Currently, the One Year Challenge program channels volunteers to sites in 13 of the 32 ICOC church families. We would like to expand participation to at least 25 church families.

We especially welcome applications for participation from these kinds of sites:

  1. Churches in countries that are especially under-evangelized and could use extra help—places like the Middle East, for example.
  2. Smaller churches that have great training programs for staff and non-staff disciples, and capacity to care for OYC volunteers and help them be productive helpers.
  3. Churches that are primarily campus ministries in college towns like State College, PA and Norman, OK.

For more information, watch this video that answers most frequently asked questions about the OYC.

International Training Programs

There are now established training programs and Schools of Mission all over the world where campus students and ministers are being prepared for the work before them. Both Kiev and India have Schools of Missions that are bringing young people in for training while sending graduates out for missions work. We see that these programs are growing and spreading into other regions of the world as well. Even now, resources are being developed in print and online to share best practices, ideas and methodologies to train next generation leaders in the agreed-upon skill sets foundational to our fellowship. More of these stories are being featured in film and in live narrative during our ICMCs which only serve to inspire more students to make personal sacrifices to serve in the full-time ministry or as missionaries abroad.

Subcommittees

Our current list of sub-committees is as follows. Their data has been used to compile the whole of this report.
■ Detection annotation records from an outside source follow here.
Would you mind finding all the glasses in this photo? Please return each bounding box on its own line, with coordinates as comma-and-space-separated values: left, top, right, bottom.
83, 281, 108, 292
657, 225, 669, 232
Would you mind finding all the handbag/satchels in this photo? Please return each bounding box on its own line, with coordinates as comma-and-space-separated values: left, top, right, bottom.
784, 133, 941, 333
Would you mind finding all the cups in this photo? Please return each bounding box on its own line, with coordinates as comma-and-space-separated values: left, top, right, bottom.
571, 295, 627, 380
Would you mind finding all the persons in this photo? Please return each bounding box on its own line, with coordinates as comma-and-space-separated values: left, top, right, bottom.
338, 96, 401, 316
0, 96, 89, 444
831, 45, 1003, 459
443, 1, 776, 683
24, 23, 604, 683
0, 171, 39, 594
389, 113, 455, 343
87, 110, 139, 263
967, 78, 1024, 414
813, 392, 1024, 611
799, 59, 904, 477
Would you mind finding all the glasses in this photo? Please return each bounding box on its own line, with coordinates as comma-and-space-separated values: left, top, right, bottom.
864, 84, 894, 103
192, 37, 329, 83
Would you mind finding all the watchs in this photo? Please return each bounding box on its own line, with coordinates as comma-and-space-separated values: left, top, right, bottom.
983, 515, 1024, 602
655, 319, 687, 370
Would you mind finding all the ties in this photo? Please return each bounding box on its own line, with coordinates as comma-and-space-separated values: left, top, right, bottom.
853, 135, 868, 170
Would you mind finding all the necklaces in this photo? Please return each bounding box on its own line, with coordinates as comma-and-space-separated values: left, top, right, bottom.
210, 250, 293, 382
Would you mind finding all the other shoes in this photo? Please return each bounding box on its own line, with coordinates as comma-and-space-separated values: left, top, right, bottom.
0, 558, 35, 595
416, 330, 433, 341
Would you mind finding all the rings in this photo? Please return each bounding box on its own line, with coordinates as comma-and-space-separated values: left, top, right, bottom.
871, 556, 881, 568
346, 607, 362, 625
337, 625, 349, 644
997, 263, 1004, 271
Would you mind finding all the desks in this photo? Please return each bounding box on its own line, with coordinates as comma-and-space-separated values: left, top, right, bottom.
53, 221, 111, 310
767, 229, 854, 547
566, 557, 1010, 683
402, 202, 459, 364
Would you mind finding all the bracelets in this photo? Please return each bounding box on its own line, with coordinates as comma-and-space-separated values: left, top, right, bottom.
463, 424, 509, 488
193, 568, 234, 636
  • One Year Challenge: Jamison Malcolm and Brian Campbell
  • Media: Kyle Eastman
  • Statistics: Vince Hawkins
  • Young Ministers and Evangelists: Stuart Mains and Jesse Ghoman
  • Campus Locator: Perrie Keeves
  • Training Programs: Steve Lounsbury
  • Conference Event Planning: Marty Wilkinson and Alex Whitaker

Conclusion

Our service team began in February 2006 with an informal meeting in Virginia Beach. At that point we were just a compilation of campus ministers trying to pull things back together after the breakdown of so many ministries following the events of 2003. From that meeting only Tom Brown, Alex Whitaker and Chris Zillman still are members of the committee. Many from that original team are leading in significant capacities throughout our movement. Now this committee is being driven by those who were only students or were going to become students back in 2006. Our committee is, in many ways, a microcosm of the transformation of our entire movement as a whole. The leadership of our movement’s campus ministries is about to change hands and I don’t think we could have prepared a better exchange. The young men that are sitting in this seat of influence represent the best chemistry of passion, competence and an internal spiritual drive those in the old guard could have ever hoped for in their successors.